Dataset entries
━━━━━━━━━━━━━━━━

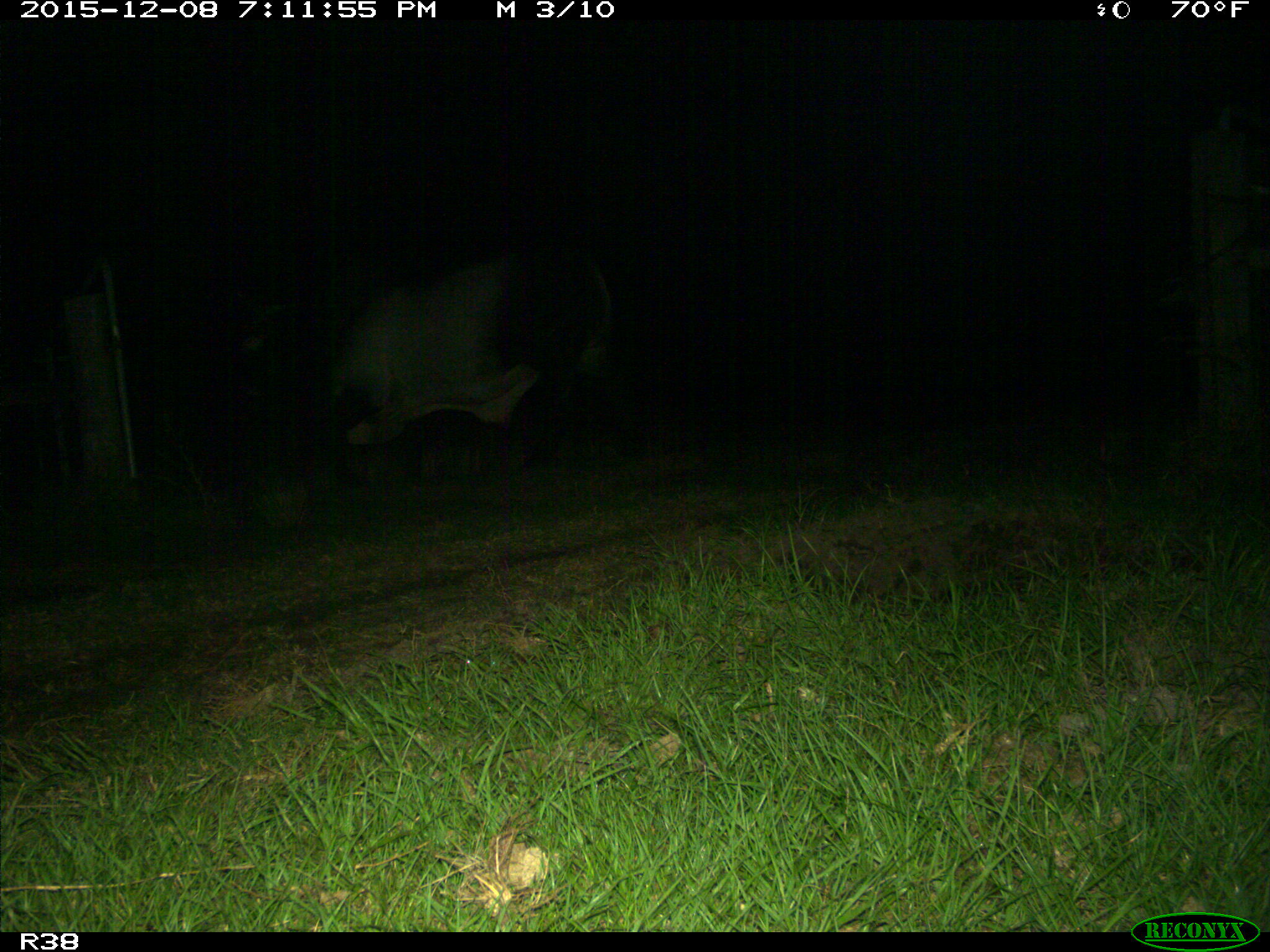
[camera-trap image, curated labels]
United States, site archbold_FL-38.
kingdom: Animalia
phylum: Chordata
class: Mammalia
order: Artiodactyla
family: Bovidae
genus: Bos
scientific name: Bos taurus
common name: domestic cow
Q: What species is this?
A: Bos taurus (domestic cow).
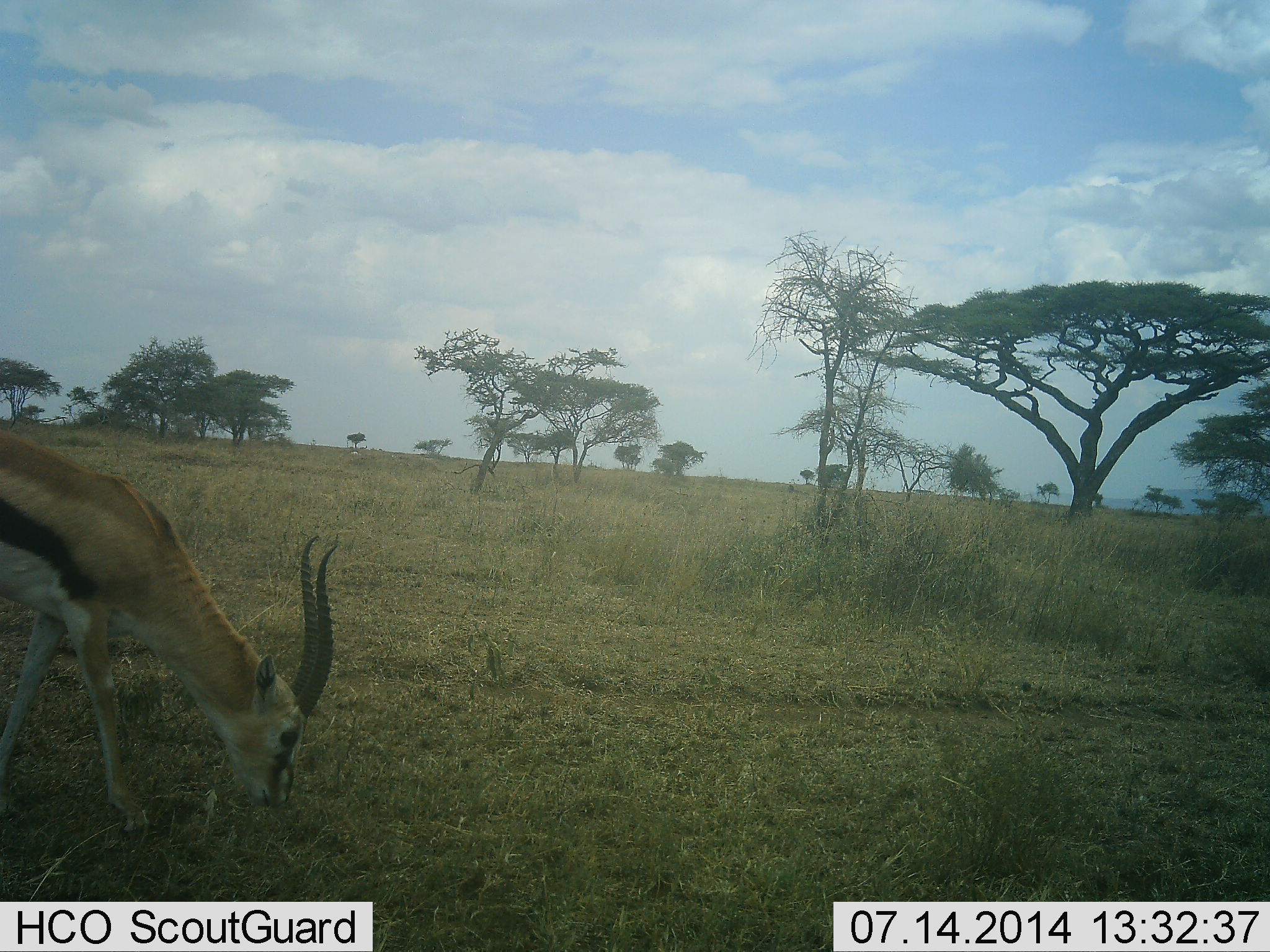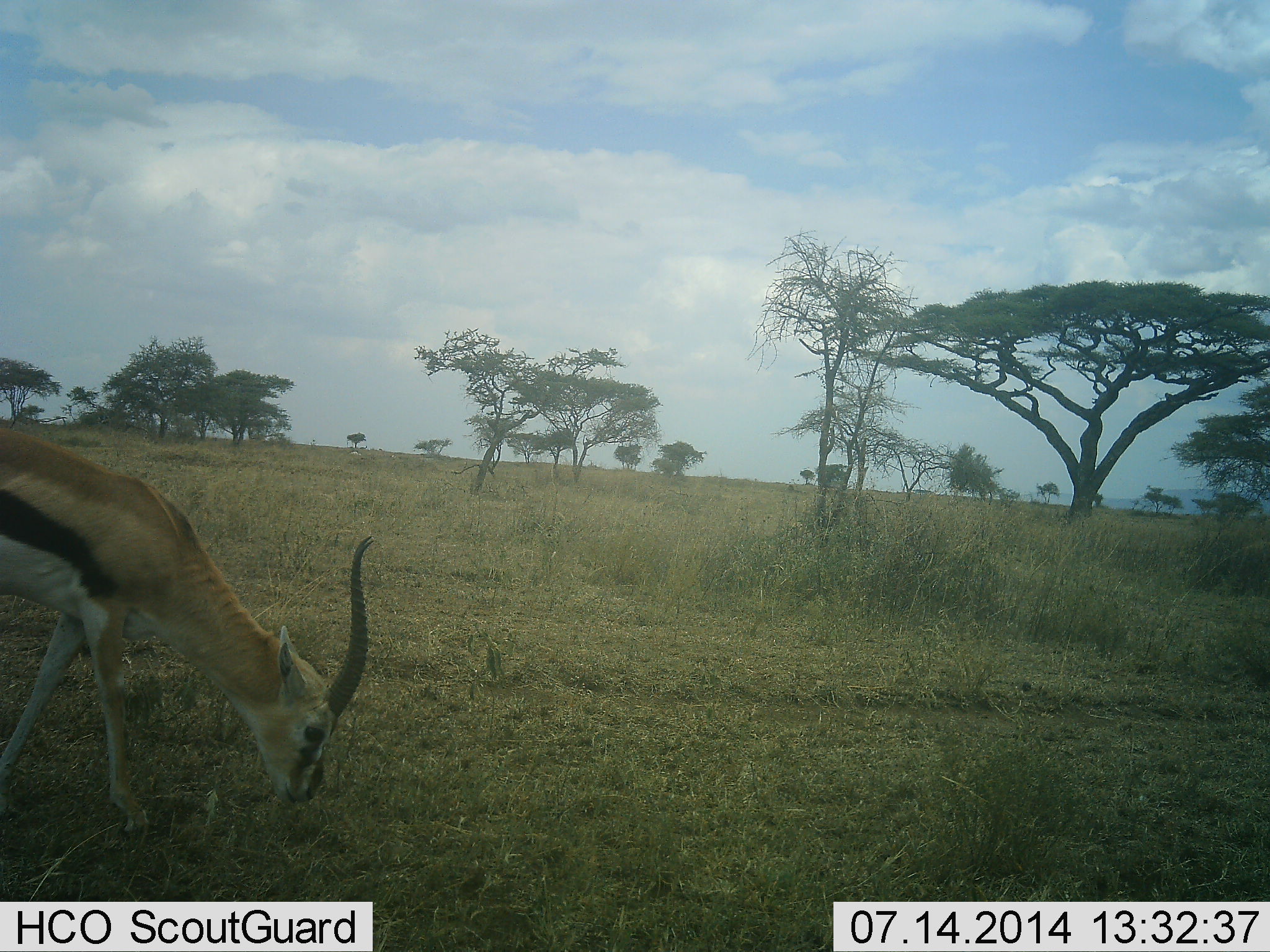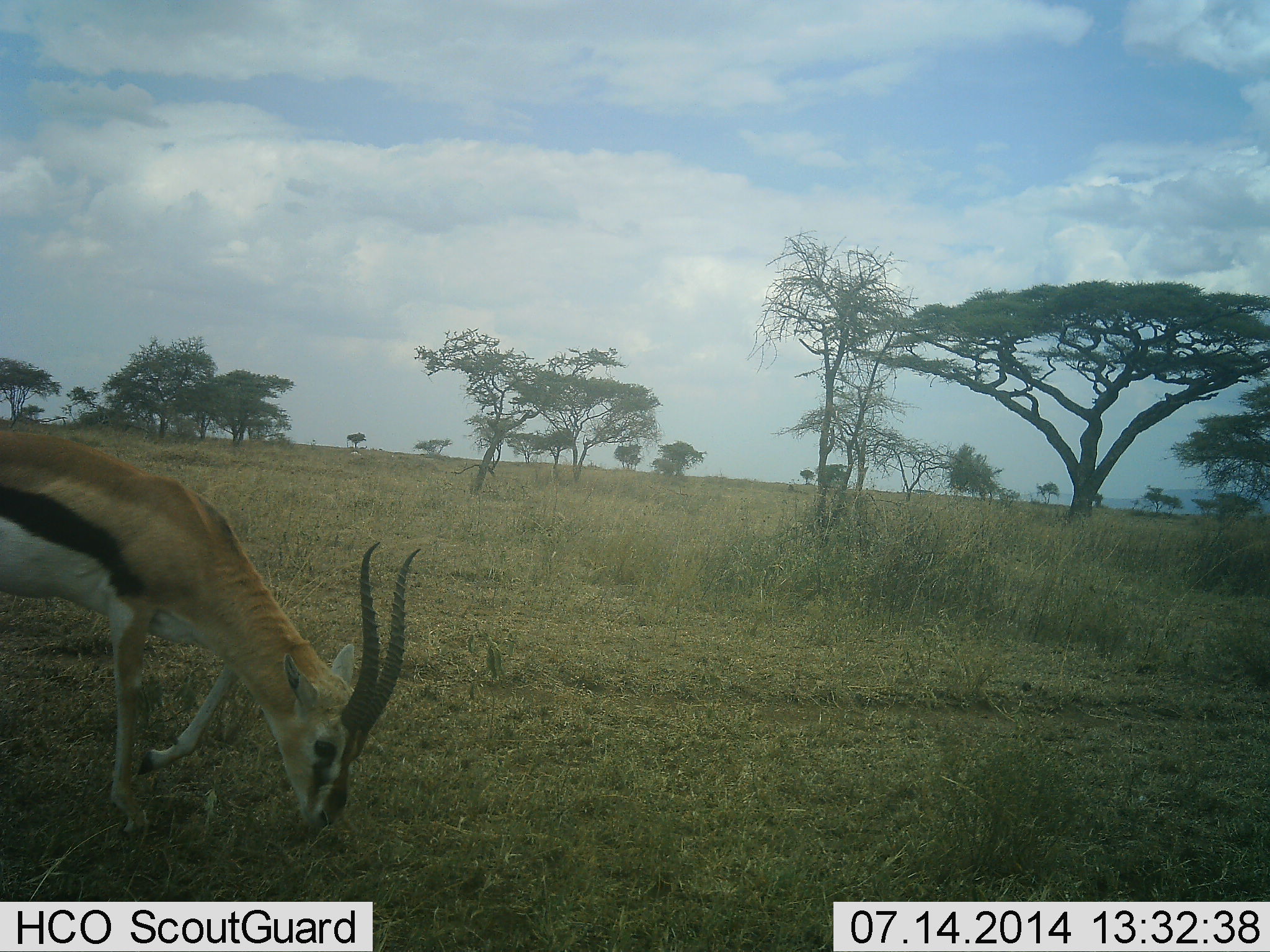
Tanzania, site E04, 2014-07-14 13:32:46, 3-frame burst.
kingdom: Animalia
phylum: Chordata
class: Mammalia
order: Artiodactyla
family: Bovidae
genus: Eudorcas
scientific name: Eudorcas thomsonii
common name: thomson's gazelle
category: gazellethomsons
Gazellethomsons (thomson's gazelle) (Eudorcas thomsonii), count 1. Behavior (volunteer vote fractions): standing 0%, resting 0%, moving 0%, interacting 0%. Young present (vote fraction): 0%. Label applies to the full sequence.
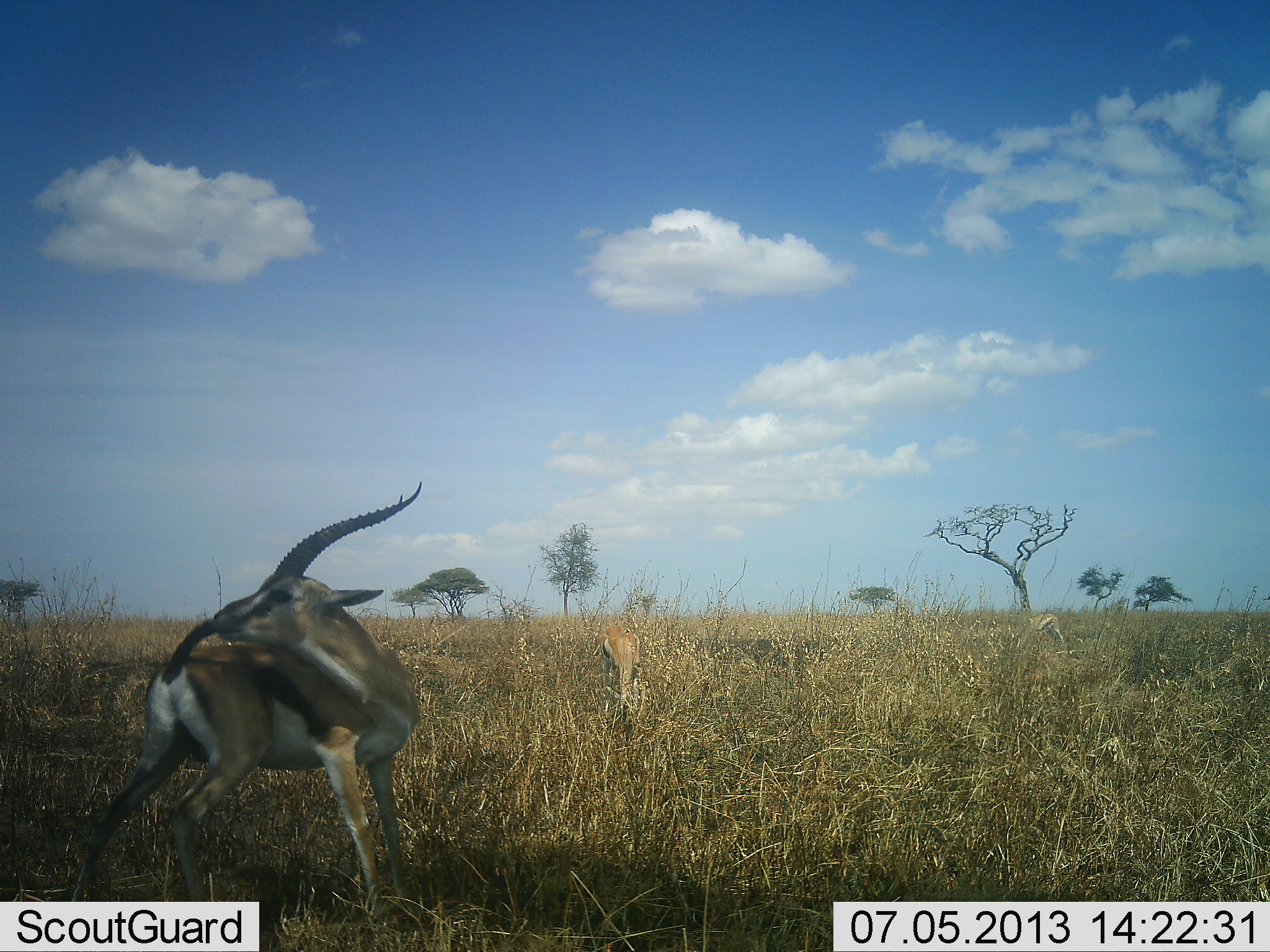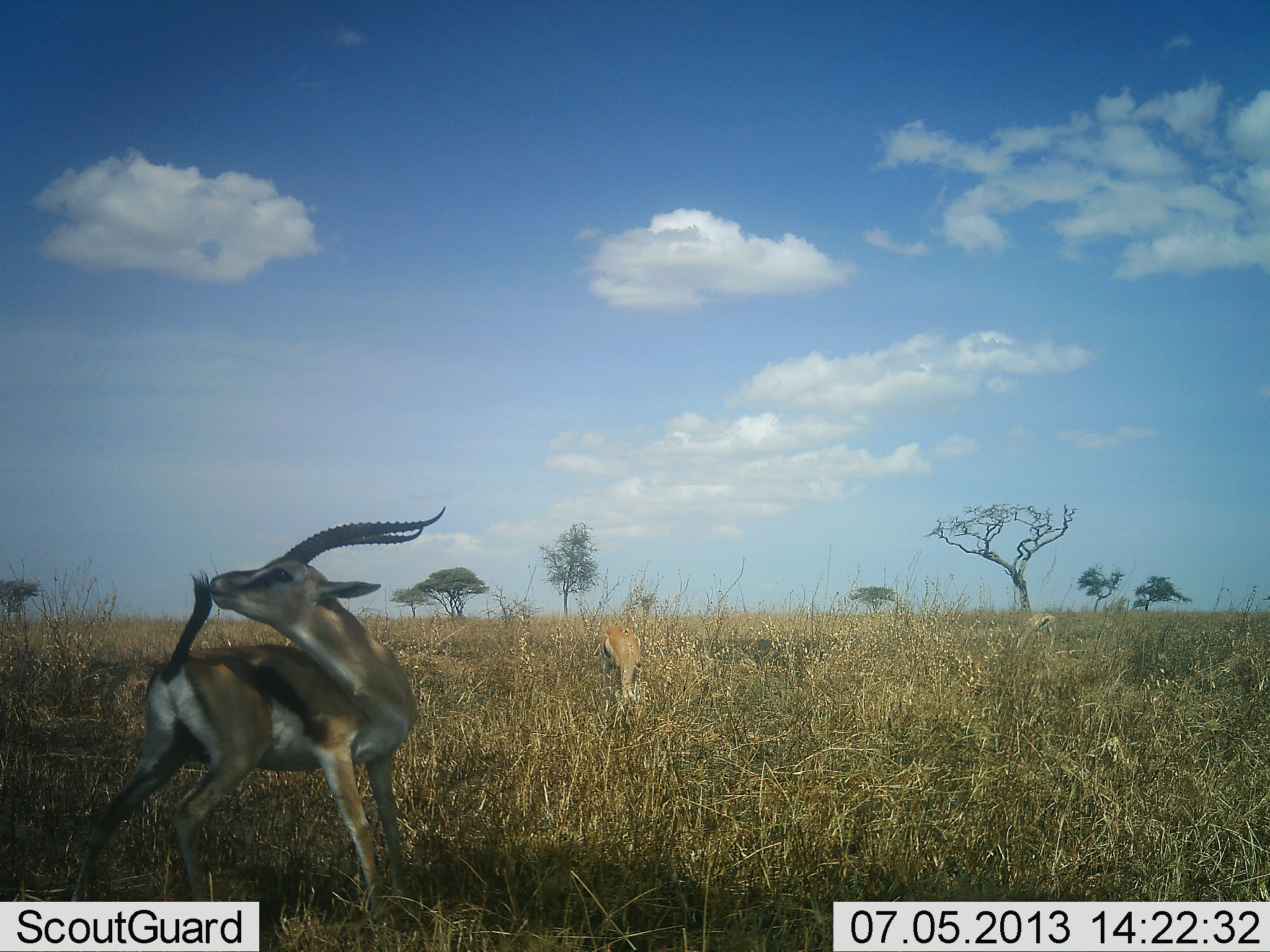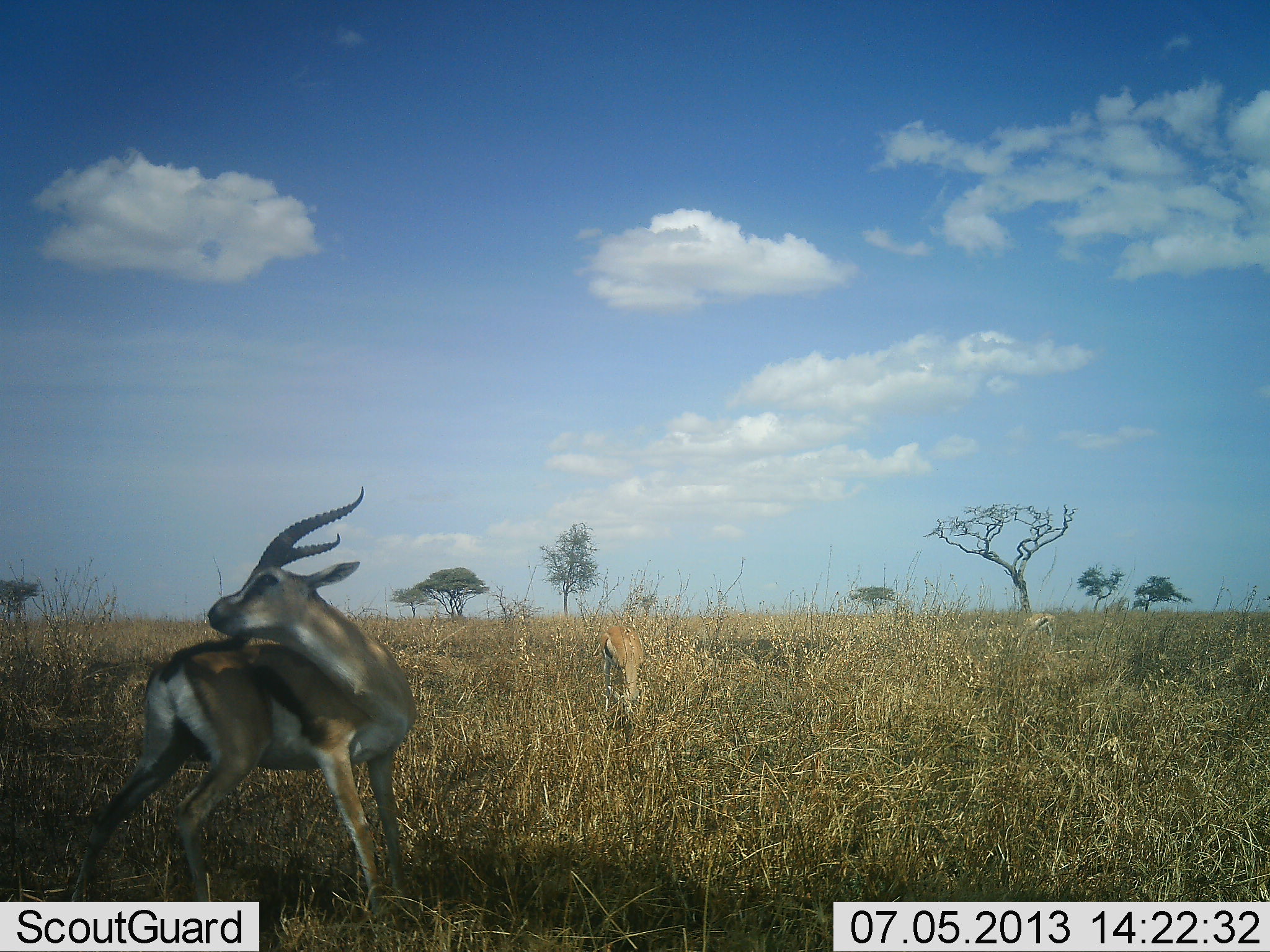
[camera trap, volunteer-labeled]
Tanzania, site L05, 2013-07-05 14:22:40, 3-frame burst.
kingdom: Animalia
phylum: Chordata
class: Mammalia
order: Artiodactyla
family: Bovidae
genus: Eudorcas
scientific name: Eudorcas thomsonii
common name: thomson's gazelle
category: gazellethomsons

━━━━━━━━━━━━━━━━

• _What needs to be done_
Transcribe each line above verbatim, with the pictures left out.

• _Solved exercise_
[camera-trap image, curated labels]
United States, site archbold_FL-38.
kingdom: Animalia
phylum: Chordata
class: Mammalia
order: Artiodactyla
family: Bovidae
genus: Bos
scientific name: Bos taurus
common name: domestic cow
Q: What species is this?
A: Bos taurus (domestic cow).
Tanzania, site E04, 2014-07-14 13:32:46, 3-frame burst.
kingdom: Animalia
phylum: Chordata
class: Mammalia
order: Artiodactyla
family: Bovidae
genus: Eudorcas
scientific name: Eudorcas thomsonii
common name: thomson's gazelle
category: gazellethomsons
Gazellethomsons (thomson's gazelle) (Eudorcas thomsonii), count 1. Behavior (volunteer vote fractions): standing 0%, resting 0%, moving 0%, interacting 0%. Young present (vote fraction): 0%. Label applies to the full sequence.
[camera trap, volunteer-labeled]
Tanzania, site L05, 2013-07-05 14:22:40, 3-frame burst.
kingdom: Animalia
phylum: Chordata
class: Mammalia
order: Artiodactyla
family: Bovidae
genus: Eudorcas
scientific name: Eudorcas thomsonii
common name: thomson's gazelle
category: gazellethomsons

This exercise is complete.